━━ TEXTE EXTRAIT
Les Prisons de pixels
Voici un texte de Jonathan Mimouni qui a décidé de nous parler de l'emprisonnement que peut représenter le jeu vidéo, et qui surtout est le premier a participer au domaine de création assez libre qu'est ce blog. Donc merci bien à toi. Voici ledit texte :
Petit Prologue
Le jeu vidéo, et en particulier le RPG, est un ensemble d'univers, persistants ou non, qui s'axe sur la mise en place d'une immersion. A la manière d'un film, d'un roman, le jeu cherche à introduire le joueur/acteur/spectateur dans une histoire, un contexte, propice à générer un attachement fort. La différence avec le cinéma et la littérature reste dans la notion d'intéractivité, qui rend l'expérience d'autant plus fascinante. Une fascination polymorphe qui aboutit pourtant souvent à des phases plus ou moins importantes d'addiction. Une réalité souvent crainte et montée en grasse mayonnaise par des médias influents souvent totalement extérieurs au sujet. Car si addiction il y a, sauf dans les cas pathologiques, elle est une réaction d'excitation de la découverte, d'un pouvoir nouvellement acquis, ou précisément dans le cas du RPG, d'une envie profonde de suivre une trame riche et de plus en plus cinématographique dans son traitement. Même si les exemples en la matière reste des jeux d'action comme les intervenants de la série Metal Gear, ou encore le dernier Resident Evil. De fait, le joueur tend désormais à se fondre dans l'espace-temps filmique et à ressentir le jeu comme une donnée unique, une expérience qu'il se doit de vivre dans l'instant. D'où cette tendance à pousser de plus en plus en avant le désir de progresser, de connaître une suite qui ne vient pas assez vite, de passer de plus en plus de temps dans l'attente de La ou Des révélations. Le RPG comme glissement naturel vers la série japonaise, aux codes souvent proches mais à l'approche plus libre et moins "chronovore" ? Peut-être, mais rien ne remplace pour autant le lien charnel de l'intéraction, véritable colonne vertébrale d'un jeu vidéo et piqûre de rappel de l'immersion.
Killy
Definir le probleme
La liberté, quelle est la réelle signification de ce concept. Est ce une donnée physique? Comportementale? Serait elle totalement subjective ou existe il une définition de la liberté décrivant les conditions minimum requises pour y adhérer?
━━━━
ÉNONCÉ DU PROBLÈME — Rédigez la suite du texte sur le jeu vidéo comme prison, en reprenant juste après sa dernière phrase.
━━ DONNÉES FOURNIES
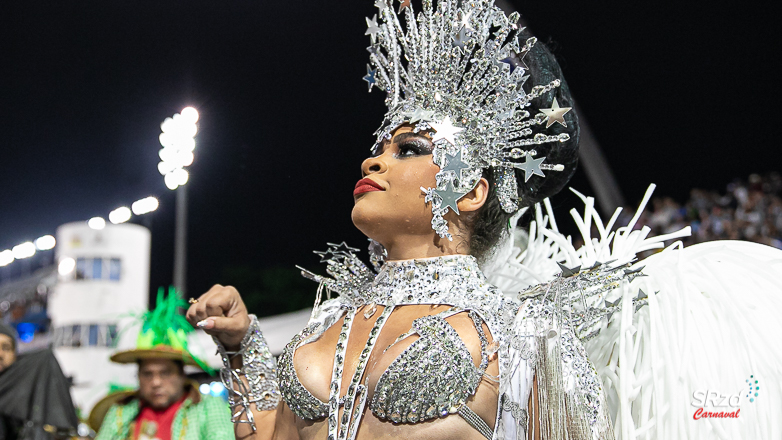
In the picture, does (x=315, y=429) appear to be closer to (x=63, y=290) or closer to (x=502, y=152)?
━━━━
RÉPONSE À L'EXERCICE —
Aujourd'hui je me rends compte que j'ai passé ma vie a avancer sur un tapis roulant vers un futur fabriqué préalablement par le milieu dans lequel je suis né.
Ma liberté d'action était restreinte par le cadre dans lequel je me trouvais, que se soit le cercle familial, l'école, le lycée ou bien l'armée.
Je me trouve maintenant pour la première fois hors d'un cadre, je suis libre et pourtant je persiste a m'enfermer dans une prison faites de suites chronologiques et autres spin off. Tout ça au nom de ma passion, de mon amour de la création. J'arrive a me demander si j'aime toujours autant pratiquer ce "passe temps" qui a bercé mon enfance, ou bien est ce juste devenu une habitude?...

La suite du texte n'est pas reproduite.